We have also watched as Khanyi Mbau, a socialite and television personality South Africans love, transformed into a paler version of herself before the public’s eyes. In spite of public criticism and outrage, she openly speaks about bleaching her skin amongst other cosmetic surgeries she has gone through in the last few years. This trend also came into international spotlight recently when Blac Chyna, an American reality star, flew to Nigeria to do publicity for a bleaching agent she was a brand ambassador for. Nigeria is regarded as one of the biggest markets for such products, even with global brands like Nivea and Dove positioning themselves in that market as products that give their users ‘fairer skin’ because that’s what the consumers are looking for.
This kind of mainstream showcase of skin bleaching normalises this culture by almost romanticising those who pursue such procedures. There hasn’t been enough critical discussion aimed at uncovering why the people in question and the many who do it secretly still feel so strongly about bleaching. The current conversation around this serves to demonise those who do it, while on the other hand continuing to promote a culture that marginalises darker-skinned people of colour.

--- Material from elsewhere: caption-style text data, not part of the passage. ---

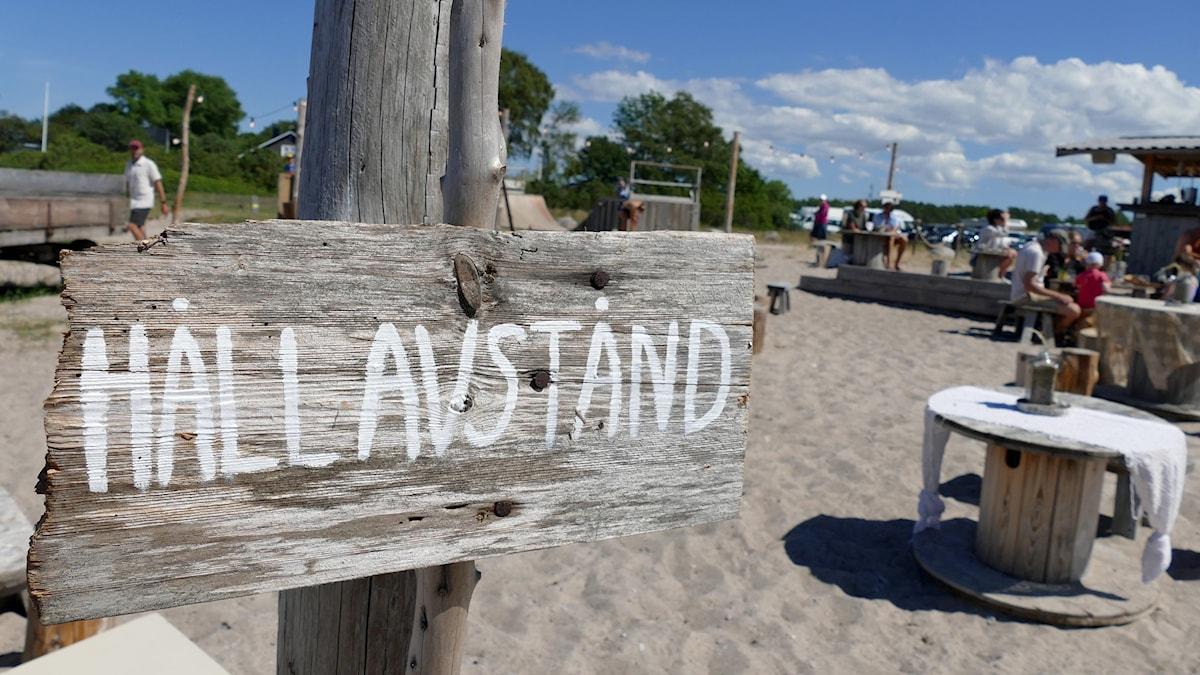 Bord på strandcafé och skylt med budskapet att hålla avstånd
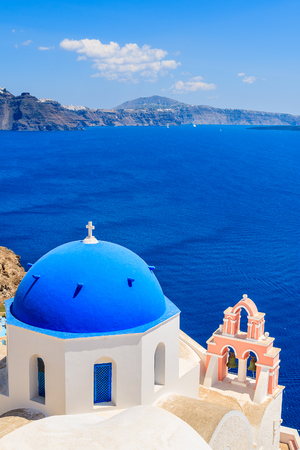 Famous blue dome of a church in Oia village and view of blue sea with caldera on Santorini island, Greece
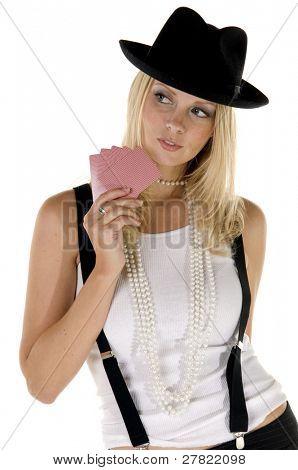 Joven rubia en ligas y un sombrero de fieltro jugando sus cartas cerca de su pecho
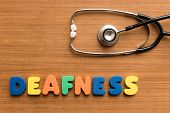 stock photo of deaf  - deafness colorful medical word and stethoscope on the wooden background - JPG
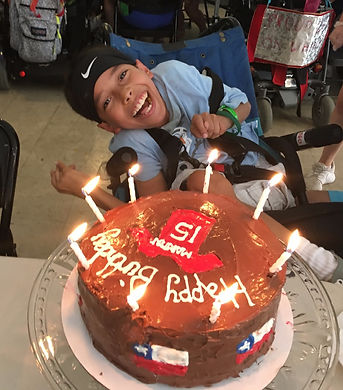 Camper in a wheelchair smiles behind a chocolate birthday cake with candles at special needs camp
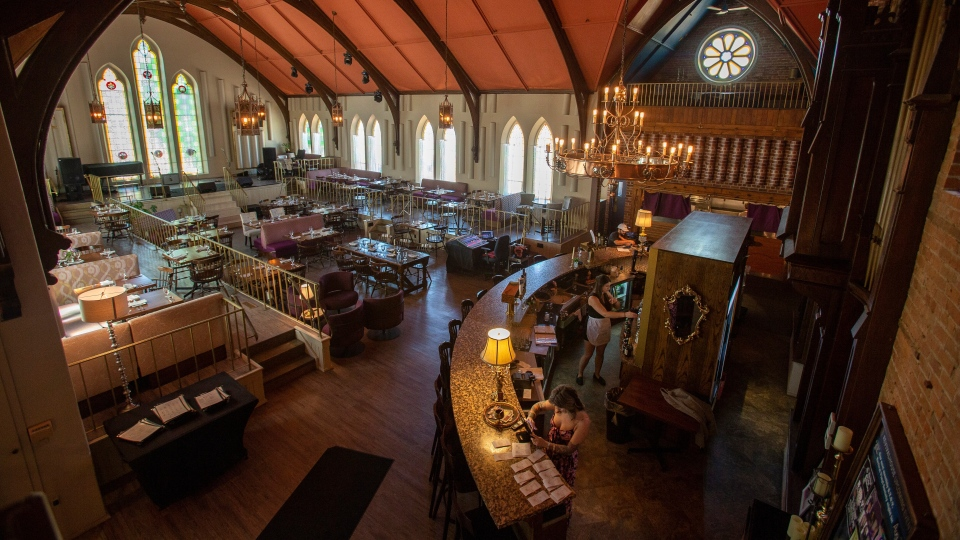 Tables are set for patrons at the Revival House restaurant in Stratford, Ont., on Friday, August 10, 2018. THE CANADIAN PRESS/Geoff Robins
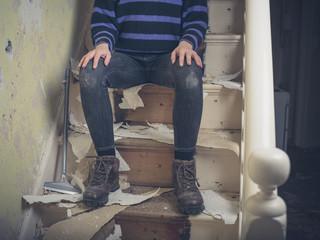 Young woman renovating staircase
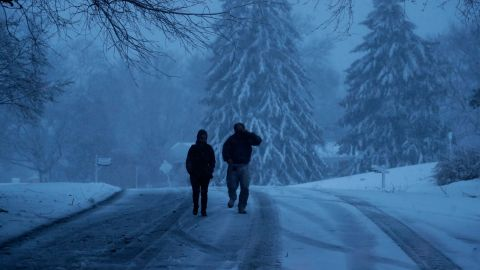 A family heads down a snowy street in Marple Township, Pennsylvania, on March 2.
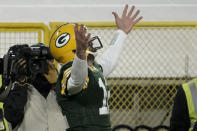 Green Bay Packers quarterback Aaron Rodgers celebrates his one-yard touchdown run during the first half of an NFL divisional playoff football game against the Los Angeles Rams, Saturday, Jan. 16, 2021, in Green Bay, Wis. (AP Photo/Morry Gash)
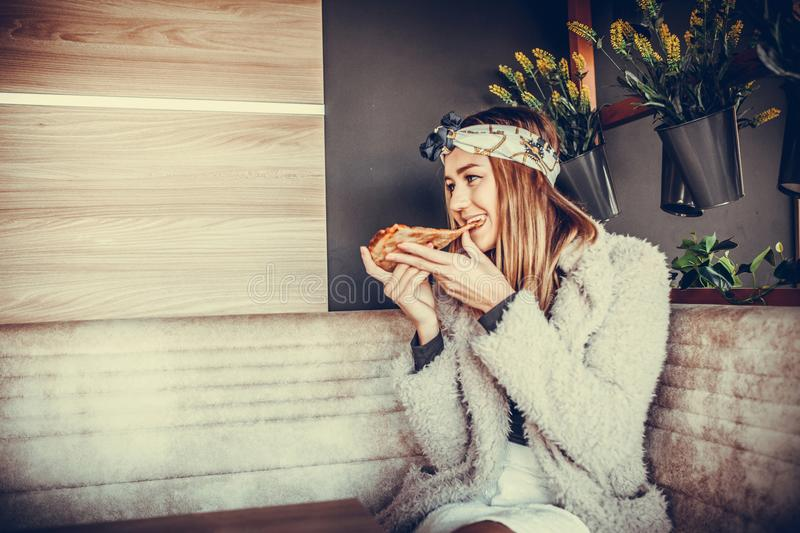 Happy young woman eating pizza in the restaurant stock photography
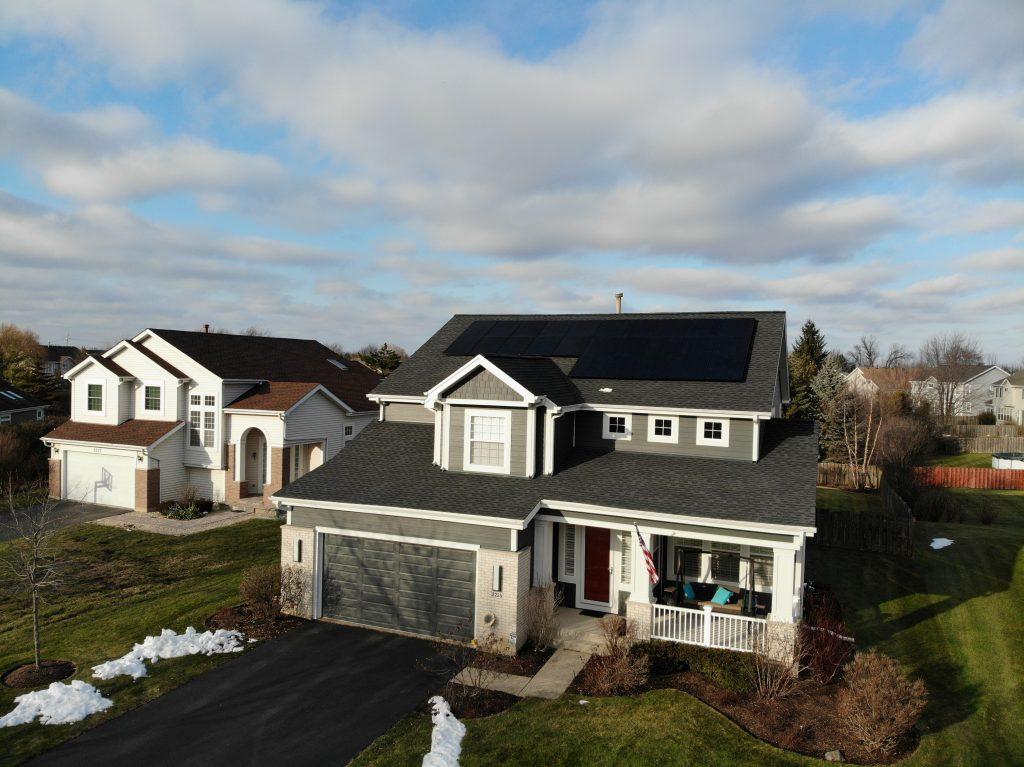 house with solar panels by certasun
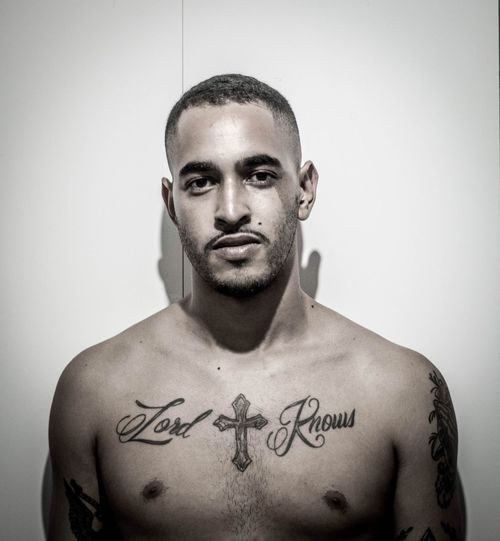 Portrait Of Young Man With Tattoos While Standing Against Wall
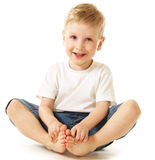 Laughing little boy. Sitting on floor Stock Image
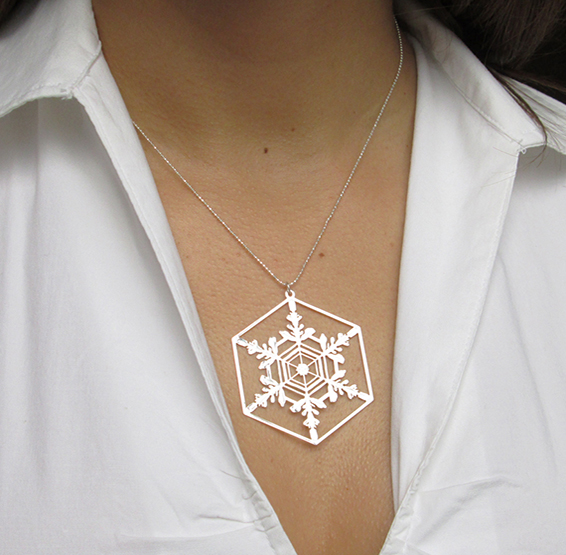 Snowflake crystal silver necklace on a model by Delftia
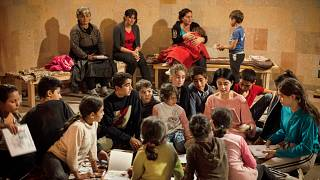 Women and children read books in a bomb shelter as they seek refuge from shelling in Stepanakert/Khankendi, in region of Nagorno-Karabakh. October 1, 2020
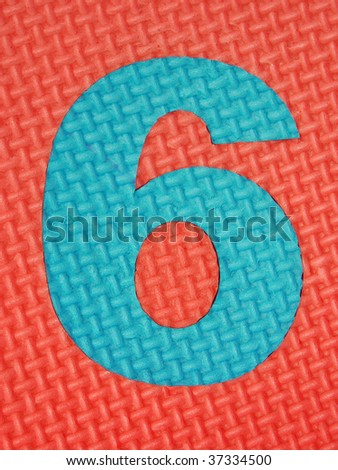 Blue rubber number 6 on red rubber background with tread plate texture - stock photo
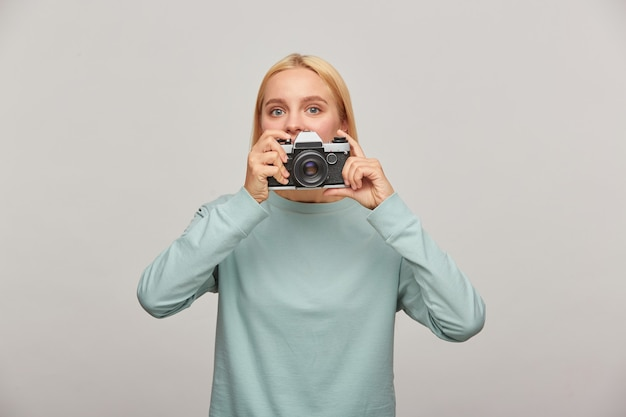 Young woman photographer looks out from behind the lens, holding a retro vintage photo camera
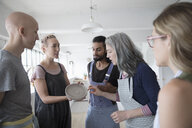 Female instructor showing clay dish to students in pottery class art studio - HEROF22659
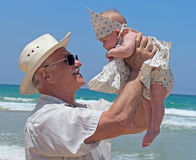 Grandpa is holding a little granddaughter. Happy grandpa is holding a little granddaughter. Background - the sea Royalty Free Stock Photo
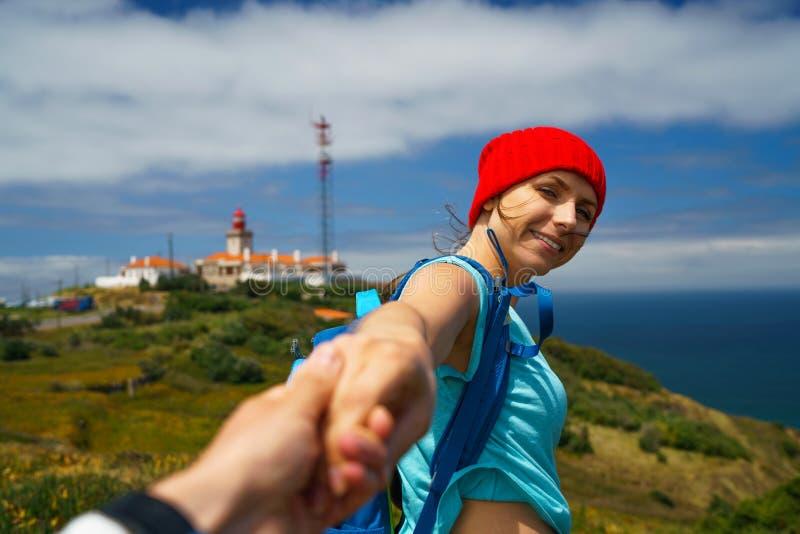 Следовать мной - счастливая молодая женщина в красной шляпе и с рюкзаком b стоковое фото rf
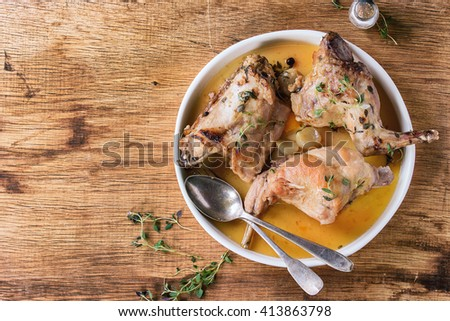 White ceramic plate with stewed rabbit with bouillon, salt and herbs, served with vintage cutlery over wooden background. Flat lay with copy space - stock photo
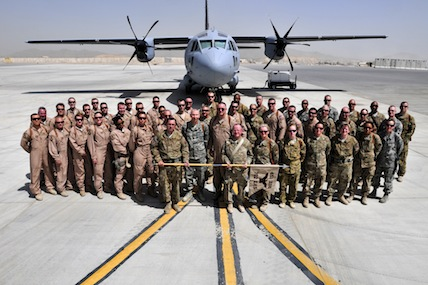 The men and women of the 702nd Expeditionary Airlift Squadron gather for a group photo before the start of their deactivation ceremony at Kandahar Airfield, Afghanistan, on June 18, 2012.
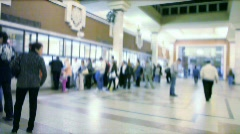 People queueing up in ticket office, camera moving across, blurred Stock Footage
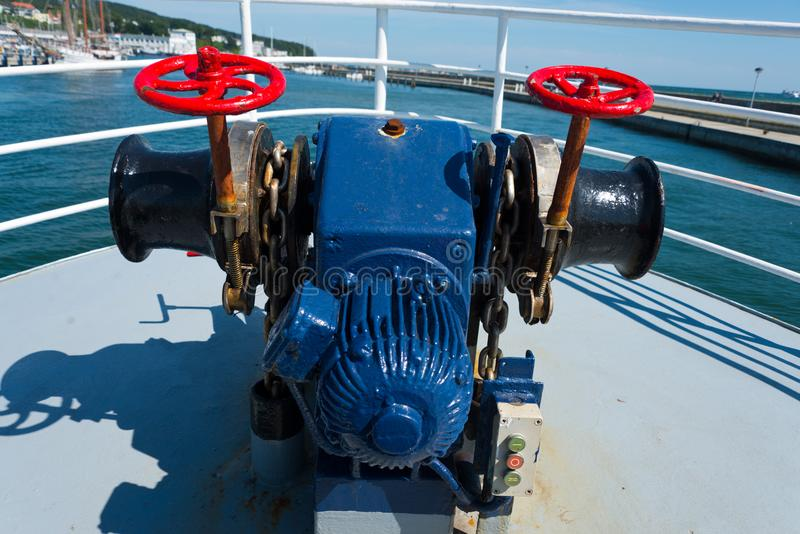 Anchor windlass on forecastle of boat. In port of sassnitz, ruegen, germany royalty free stock images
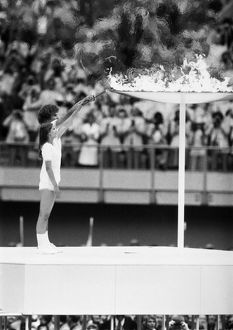 OLYMPIC GAMES, 1976. Torch bearers Sandra Henderson and Stephane Prefontaine lighting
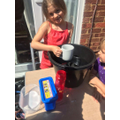 Bella measuring capacity of containers.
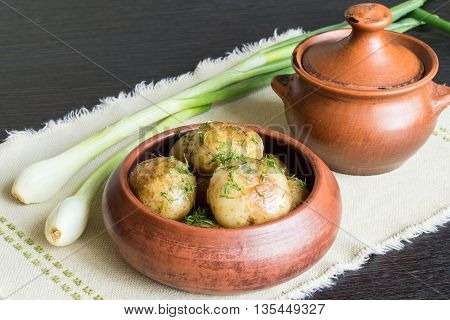 Bowl with boiled potato, an earthenware pot and green onions on a napkin on a dark wooden background.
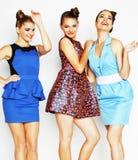 Groupe de dames élégantes diverses dans des robes lumineuses d'isolement sur le blanc souriant ayant l'amusement, concept de pers Photographie stock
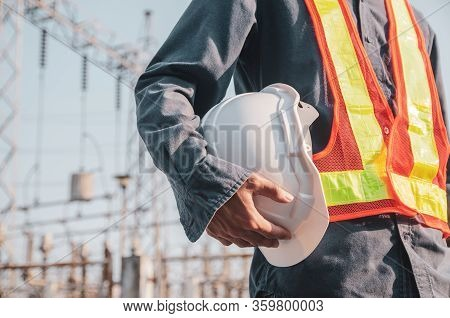 White Safety Helmet Is In The Hands Of An Electrician.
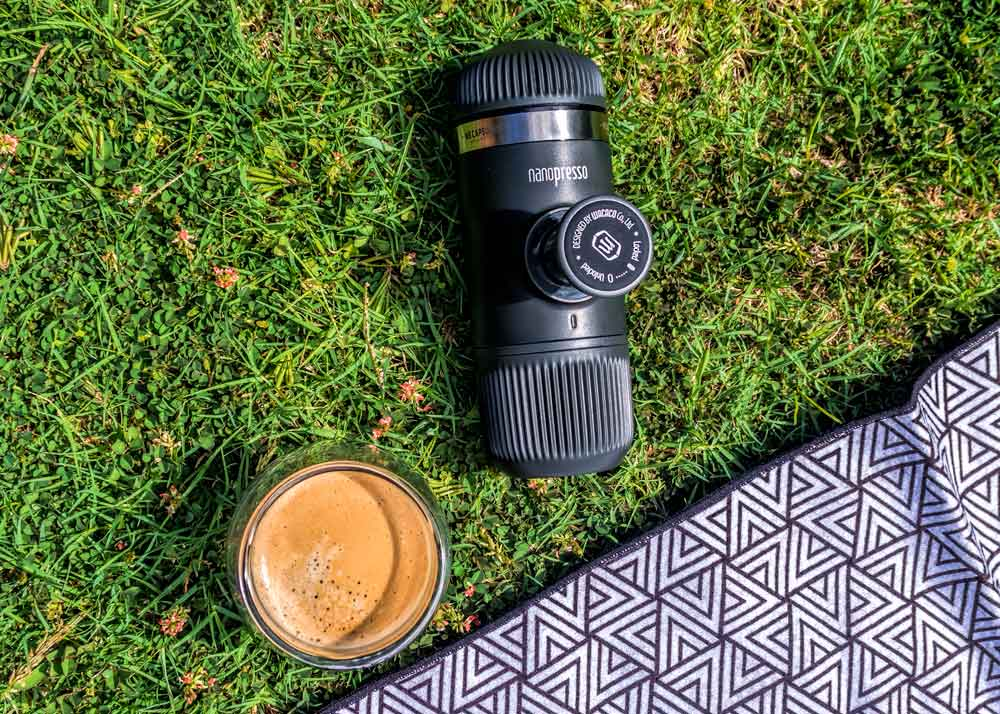 Nanopresso coffee press on grass with cup of coffee and picnic blanket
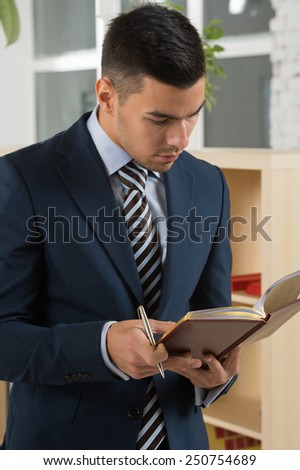 Young asian caucasian business man holding a book while planning his schedule at office - stock photo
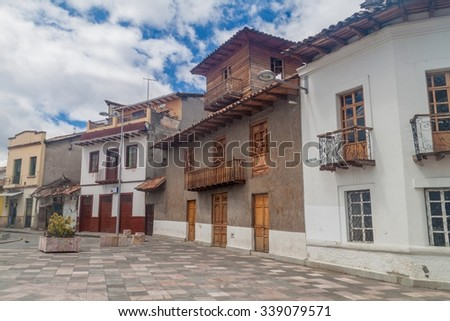 Street with old colonial buildings in the center of Cuenca, Ecuador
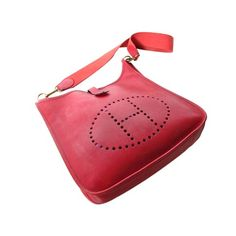 Hermes red leather Evelyn handbag with pierced H logo - $2000.
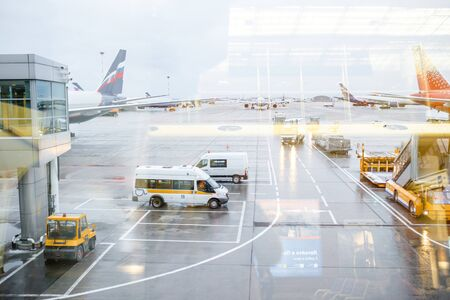 Busy airport view with airplanes and service vehicles. Travel and industry concepts.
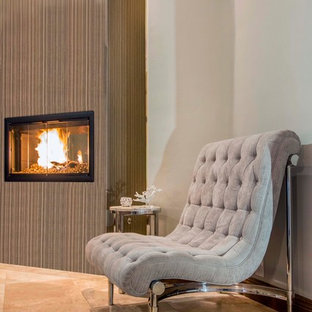 Inspiration for a large contemporary master bedroom in San Diego with grey walls, limestone floors and a two-sided fireplace.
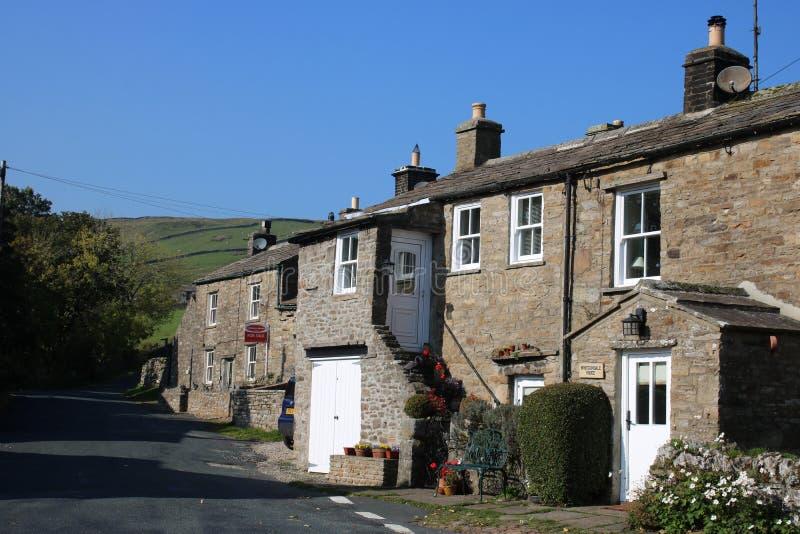 石头在Thwaite,Swaledale,英国修造了村庄 库存图片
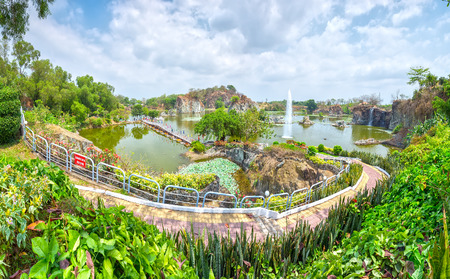 interspersed: Dong Nai, Vietnam - February 23rd, 2015: Panorama mountain lake with bridges crossing paths dragon island interspersed Vegetation rich landscape around this place more beautiful, idyllic to welcome spring in Dong Nai, Vietnam Editorial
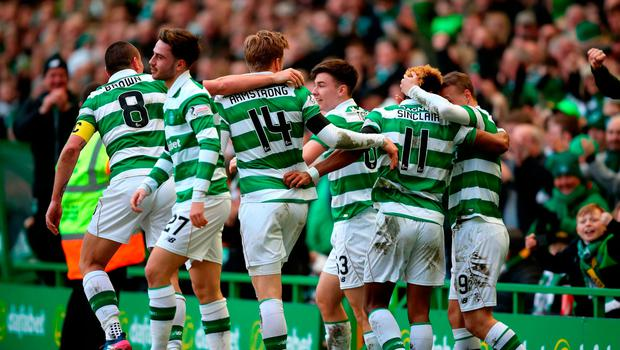 Celtic's Scott Sinclair celebrates scoring his side's second goal of the game with teammates during the Active Nation Scottish Cup, semi-final match at Celtic Park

There is still a desire for lighter skin because there is lack of diverse representation when it comes to the personalities that come onto our screens, lighter-skinned people seem to gain favour and get more opportunities when it comes to getting the television, modelling and movie roles. Lighter-skinned black people are seen as more acceptable, so they are the ones most likely to be seen spread out on the front covers of popular fashion magazines as celebrities and influencers.
Even as a child, I remember seeing black elders in Limpopo—North of South Africa where it gets very hot, who used to put red mud or shoe polish, or a white product called “colour-mine” on their skin to avoid getting “burned” when they were outside to substitute for bleaching products. Others would wear plastic bags beneath their clothing in the midst of blazingly hot summers in an attempt to “sweat out” their darker complexions.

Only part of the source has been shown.